Au fond de lui, Selwyk Paege pensait qu'il aurait pu espérer mieux comme compagnons. Même s'ils n'oseraient jamais proclamer ouvertement leur mécontentement face à lord Tully, Jon Ryger et Edmund Frey ne rataient jamais une occasion de manifester leur mauvaise volonté envers cette tâche qu'ils considéraient susceptible de ternir leur dignité de chevalier. Ser Edmund était le plus âgé d'entre eux. Cousin parmi tant d'autres de lord Tytos Frey des Jumeaux, il n'avait pas hérité, les Sept en soient loués, de son faciès de belette. Ses cheveux courts et sa barbe bien taillée étaient gris acier avec des reflets argentés. Il avait été fort athlétique durant sa jeunesse et avait remporté quelques joutes et duels, mais aujourd'hui il affichait de l'embonpoint et un manque flagrant de fougue.

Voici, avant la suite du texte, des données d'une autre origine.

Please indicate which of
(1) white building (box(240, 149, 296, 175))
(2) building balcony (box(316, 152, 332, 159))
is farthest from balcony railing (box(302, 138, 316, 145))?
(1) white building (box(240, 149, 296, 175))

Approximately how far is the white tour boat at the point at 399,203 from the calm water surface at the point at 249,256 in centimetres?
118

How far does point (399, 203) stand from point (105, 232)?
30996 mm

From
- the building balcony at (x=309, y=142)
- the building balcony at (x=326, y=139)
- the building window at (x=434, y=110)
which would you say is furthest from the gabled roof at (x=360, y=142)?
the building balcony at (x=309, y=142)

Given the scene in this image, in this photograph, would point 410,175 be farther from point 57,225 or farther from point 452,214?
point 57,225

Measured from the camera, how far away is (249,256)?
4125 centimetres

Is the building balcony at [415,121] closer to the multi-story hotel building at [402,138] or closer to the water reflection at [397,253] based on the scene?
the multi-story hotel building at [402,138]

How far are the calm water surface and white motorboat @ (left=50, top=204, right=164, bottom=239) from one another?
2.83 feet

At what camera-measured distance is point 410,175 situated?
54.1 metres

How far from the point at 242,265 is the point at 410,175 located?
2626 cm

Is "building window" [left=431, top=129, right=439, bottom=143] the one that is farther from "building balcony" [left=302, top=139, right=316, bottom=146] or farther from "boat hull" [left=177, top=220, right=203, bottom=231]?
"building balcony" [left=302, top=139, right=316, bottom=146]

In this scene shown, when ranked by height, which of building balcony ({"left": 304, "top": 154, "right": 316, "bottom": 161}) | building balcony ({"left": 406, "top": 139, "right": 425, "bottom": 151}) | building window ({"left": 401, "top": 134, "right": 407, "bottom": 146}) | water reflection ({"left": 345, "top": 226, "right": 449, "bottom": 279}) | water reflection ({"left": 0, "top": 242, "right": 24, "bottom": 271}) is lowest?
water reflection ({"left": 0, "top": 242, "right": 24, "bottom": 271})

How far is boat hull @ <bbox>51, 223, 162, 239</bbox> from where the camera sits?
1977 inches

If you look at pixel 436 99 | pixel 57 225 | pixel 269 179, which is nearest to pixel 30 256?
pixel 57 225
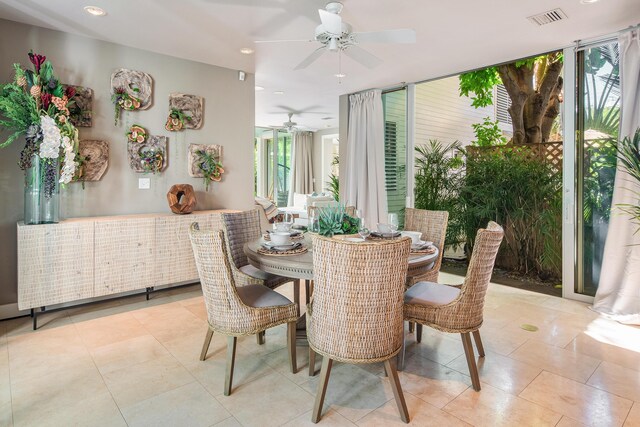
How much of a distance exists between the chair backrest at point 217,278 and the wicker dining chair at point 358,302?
1.68 ft

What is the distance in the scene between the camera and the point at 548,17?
3041 mm

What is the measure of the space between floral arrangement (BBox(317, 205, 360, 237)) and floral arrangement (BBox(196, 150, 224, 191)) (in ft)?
7.30

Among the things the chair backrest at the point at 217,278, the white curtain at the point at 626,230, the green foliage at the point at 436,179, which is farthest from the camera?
the green foliage at the point at 436,179

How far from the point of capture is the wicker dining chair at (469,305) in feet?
6.72

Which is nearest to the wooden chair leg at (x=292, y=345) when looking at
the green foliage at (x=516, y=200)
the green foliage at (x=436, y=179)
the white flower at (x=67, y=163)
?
the white flower at (x=67, y=163)

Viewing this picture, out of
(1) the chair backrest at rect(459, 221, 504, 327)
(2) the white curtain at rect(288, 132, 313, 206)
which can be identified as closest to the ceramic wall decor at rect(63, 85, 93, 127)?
(1) the chair backrest at rect(459, 221, 504, 327)

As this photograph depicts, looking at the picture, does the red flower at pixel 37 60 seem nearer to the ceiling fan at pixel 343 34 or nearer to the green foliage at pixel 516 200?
the ceiling fan at pixel 343 34

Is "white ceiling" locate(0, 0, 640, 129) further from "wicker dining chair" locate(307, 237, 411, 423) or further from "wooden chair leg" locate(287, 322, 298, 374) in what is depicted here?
"wooden chair leg" locate(287, 322, 298, 374)

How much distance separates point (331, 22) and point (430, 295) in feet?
6.18

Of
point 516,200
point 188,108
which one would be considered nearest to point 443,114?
point 516,200

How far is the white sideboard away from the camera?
3.00 meters

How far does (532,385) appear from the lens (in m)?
2.19

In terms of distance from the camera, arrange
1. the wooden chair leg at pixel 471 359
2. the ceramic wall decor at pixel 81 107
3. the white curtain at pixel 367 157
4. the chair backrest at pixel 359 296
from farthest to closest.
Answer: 1. the white curtain at pixel 367 157
2. the ceramic wall decor at pixel 81 107
3. the wooden chair leg at pixel 471 359
4. the chair backrest at pixel 359 296

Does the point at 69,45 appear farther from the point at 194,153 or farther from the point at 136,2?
the point at 194,153
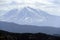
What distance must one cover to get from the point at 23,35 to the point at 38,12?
0.29 meters

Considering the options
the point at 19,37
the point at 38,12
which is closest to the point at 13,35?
the point at 19,37

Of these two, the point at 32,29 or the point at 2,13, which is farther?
the point at 2,13

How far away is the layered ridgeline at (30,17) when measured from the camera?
4.87 feet

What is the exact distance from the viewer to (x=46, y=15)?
1558 millimetres

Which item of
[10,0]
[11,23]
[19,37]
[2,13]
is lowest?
[19,37]

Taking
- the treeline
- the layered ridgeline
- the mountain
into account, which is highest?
the layered ridgeline

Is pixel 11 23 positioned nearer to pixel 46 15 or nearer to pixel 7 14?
pixel 7 14

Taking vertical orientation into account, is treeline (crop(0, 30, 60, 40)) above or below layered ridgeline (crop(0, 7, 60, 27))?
below

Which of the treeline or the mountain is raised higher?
the mountain

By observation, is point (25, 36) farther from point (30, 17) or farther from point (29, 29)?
point (30, 17)

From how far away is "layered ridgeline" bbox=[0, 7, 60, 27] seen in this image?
4.87ft

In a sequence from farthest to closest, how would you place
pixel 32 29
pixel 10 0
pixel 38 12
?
pixel 10 0 < pixel 38 12 < pixel 32 29

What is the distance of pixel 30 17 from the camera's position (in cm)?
153

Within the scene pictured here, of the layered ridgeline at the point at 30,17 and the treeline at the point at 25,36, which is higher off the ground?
the layered ridgeline at the point at 30,17
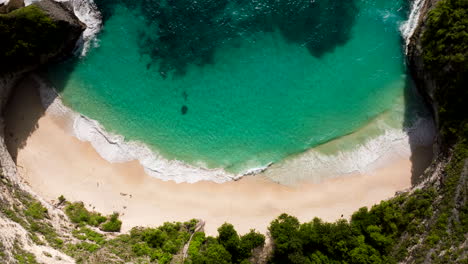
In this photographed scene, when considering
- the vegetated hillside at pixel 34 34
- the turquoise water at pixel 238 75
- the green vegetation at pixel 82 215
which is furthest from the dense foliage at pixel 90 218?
the vegetated hillside at pixel 34 34

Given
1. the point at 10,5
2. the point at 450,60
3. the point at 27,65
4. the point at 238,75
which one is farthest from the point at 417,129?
the point at 10,5

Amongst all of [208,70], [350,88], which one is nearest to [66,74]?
[208,70]

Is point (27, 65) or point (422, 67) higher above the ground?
point (27, 65)

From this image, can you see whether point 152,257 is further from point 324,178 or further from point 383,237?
point 383,237

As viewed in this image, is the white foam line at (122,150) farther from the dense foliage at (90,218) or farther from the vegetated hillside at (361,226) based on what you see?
→ the dense foliage at (90,218)

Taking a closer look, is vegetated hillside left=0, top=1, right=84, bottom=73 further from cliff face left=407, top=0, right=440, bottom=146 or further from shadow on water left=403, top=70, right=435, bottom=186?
shadow on water left=403, top=70, right=435, bottom=186

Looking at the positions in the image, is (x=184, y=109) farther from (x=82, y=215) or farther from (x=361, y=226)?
(x=361, y=226)

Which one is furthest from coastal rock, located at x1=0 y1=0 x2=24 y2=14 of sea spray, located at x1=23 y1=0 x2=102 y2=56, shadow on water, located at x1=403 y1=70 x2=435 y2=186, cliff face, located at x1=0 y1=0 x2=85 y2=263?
shadow on water, located at x1=403 y1=70 x2=435 y2=186
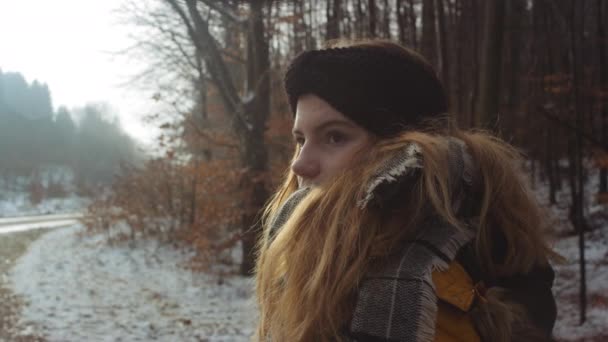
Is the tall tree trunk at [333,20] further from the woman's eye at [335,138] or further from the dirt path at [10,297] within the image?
the woman's eye at [335,138]

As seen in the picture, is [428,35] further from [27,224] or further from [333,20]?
[27,224]

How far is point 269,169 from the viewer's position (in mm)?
9273

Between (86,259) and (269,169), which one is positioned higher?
(269,169)

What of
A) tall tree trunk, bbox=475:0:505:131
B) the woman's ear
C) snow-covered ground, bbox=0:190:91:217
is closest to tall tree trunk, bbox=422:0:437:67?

Jon Ryger n'avait qu'une vingtaine d'année et s'était fraîchement marié à Yolanda Bracken, une suivante de Beony Tully et qui, la pauvre enfant, avait plus de poitrine que de cervelle. Particularité physique qui, Selwyk n'en doutait pas, avait clairement décidé ser Jon à l'épouser. Le jeune chevalier avait de longs cheveux de jais, un physique agréable et glabre, il possédait de solides et larges épaules, et un menton volontaire. Le genre de jeune homme qui plaisait beaucoup aux damoiselles.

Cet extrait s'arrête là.